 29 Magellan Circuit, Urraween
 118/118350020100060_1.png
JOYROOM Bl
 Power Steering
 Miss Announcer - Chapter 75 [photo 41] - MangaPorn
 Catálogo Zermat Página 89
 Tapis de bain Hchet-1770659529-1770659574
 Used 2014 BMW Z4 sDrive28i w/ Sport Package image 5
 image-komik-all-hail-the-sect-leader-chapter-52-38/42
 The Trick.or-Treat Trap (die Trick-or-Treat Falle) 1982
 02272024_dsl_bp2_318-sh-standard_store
+---+
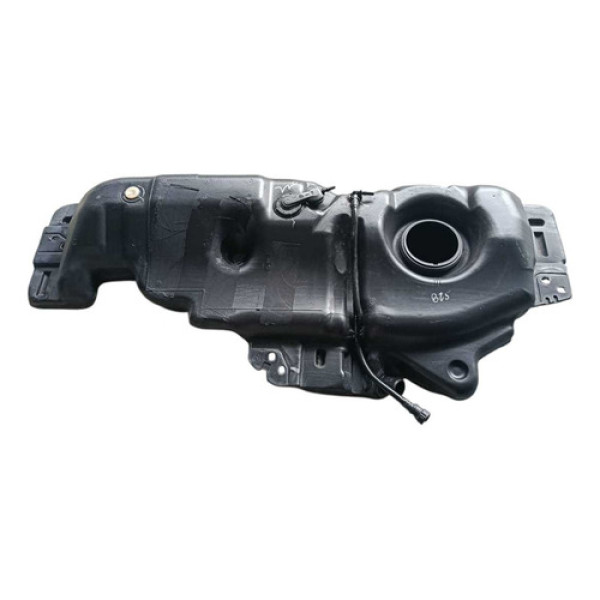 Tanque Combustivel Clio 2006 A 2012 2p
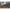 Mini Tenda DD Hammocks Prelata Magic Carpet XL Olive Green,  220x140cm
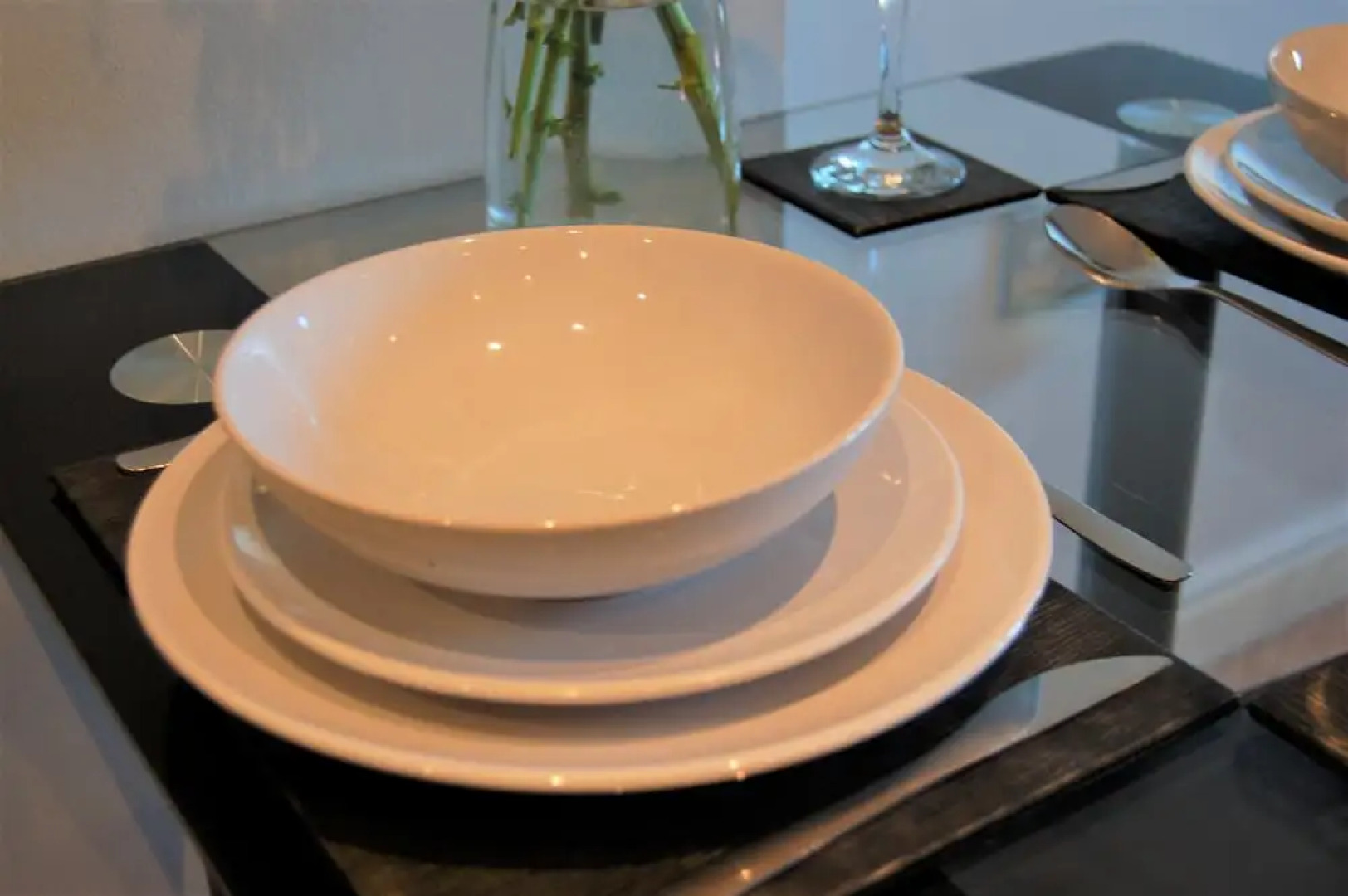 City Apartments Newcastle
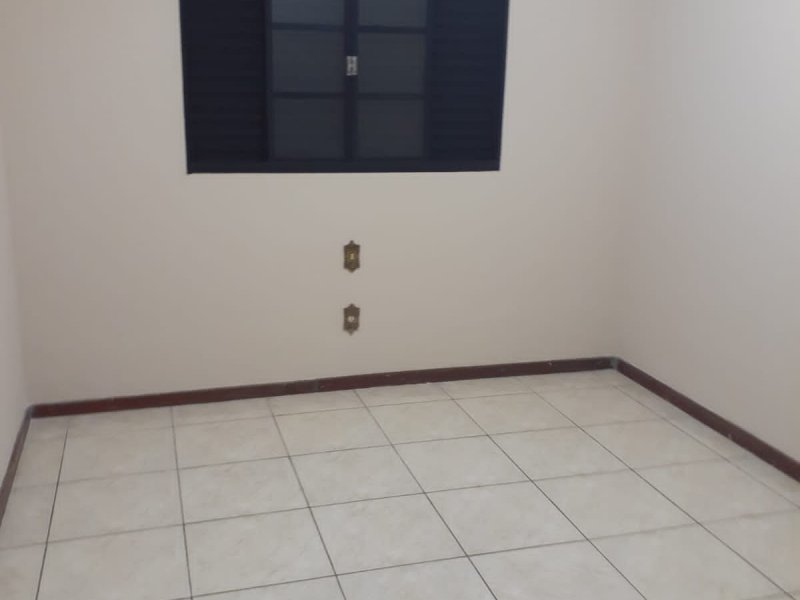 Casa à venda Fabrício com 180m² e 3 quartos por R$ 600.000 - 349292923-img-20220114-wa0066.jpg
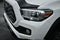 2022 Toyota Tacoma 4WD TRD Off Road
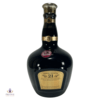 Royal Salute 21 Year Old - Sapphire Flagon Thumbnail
+---+
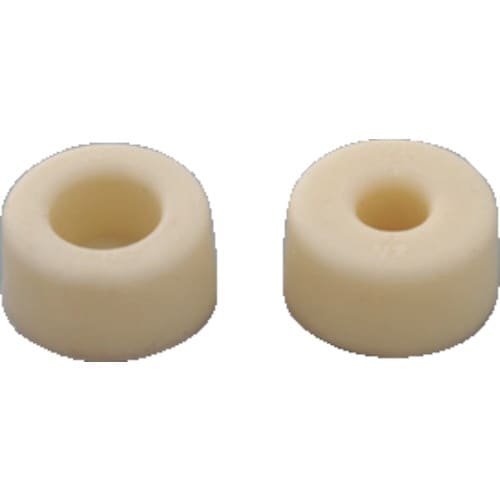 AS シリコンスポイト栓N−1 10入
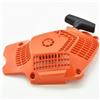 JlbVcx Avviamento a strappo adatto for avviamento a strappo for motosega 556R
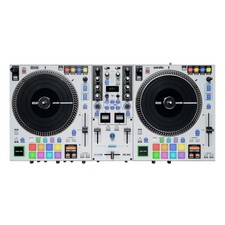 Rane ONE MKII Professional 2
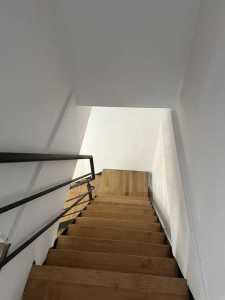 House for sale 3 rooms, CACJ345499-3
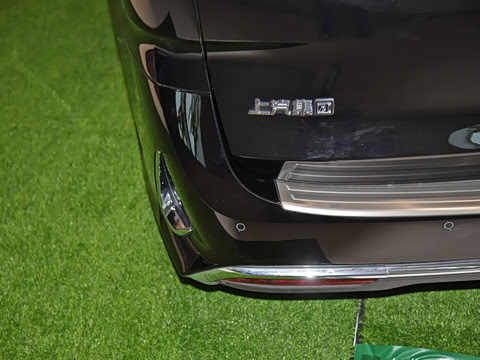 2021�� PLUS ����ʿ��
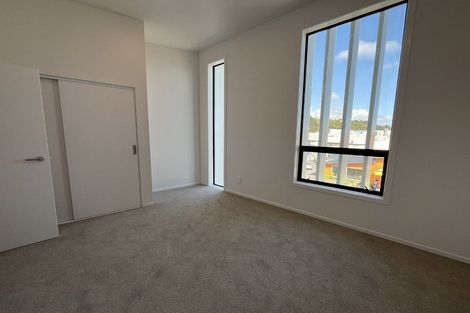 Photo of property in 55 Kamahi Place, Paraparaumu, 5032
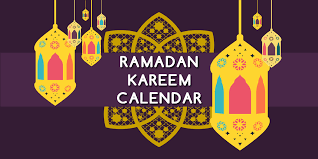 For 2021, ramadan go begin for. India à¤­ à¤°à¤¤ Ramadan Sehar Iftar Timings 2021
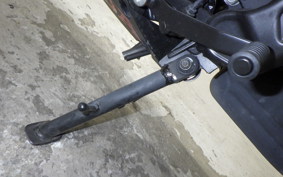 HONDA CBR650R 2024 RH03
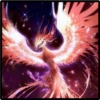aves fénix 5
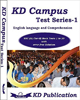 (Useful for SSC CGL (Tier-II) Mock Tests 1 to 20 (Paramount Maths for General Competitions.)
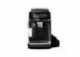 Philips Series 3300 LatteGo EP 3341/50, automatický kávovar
+---+
Looking at the records above, return exactly the lines from the line with "29 Magellan Circuit, Urraween" to the line with "02272024_dsl_bp2_318-sh-standard_store", both ends included.

 29 Magellan Circuit, Urraween
 118/118350020100060_1.png
JOYROOM Bl
 Power Steering
 Miss Announcer - Chapter 75 [photo 41] - MangaPorn
 Catálogo Zermat Página 89
 Tapis de bain Hchet-1770659529-1770659574
 Used 2014 BMW Z4 sDrive28i w/ Sport Package image 5
 image-komik-all-hail-the-sect-leader-chapter-52-38/42
 The Trick.or-Treat Trap (die Trick-or-Treat Falle) 1982
 02272024_dsl_bp2_318-sh-standard_store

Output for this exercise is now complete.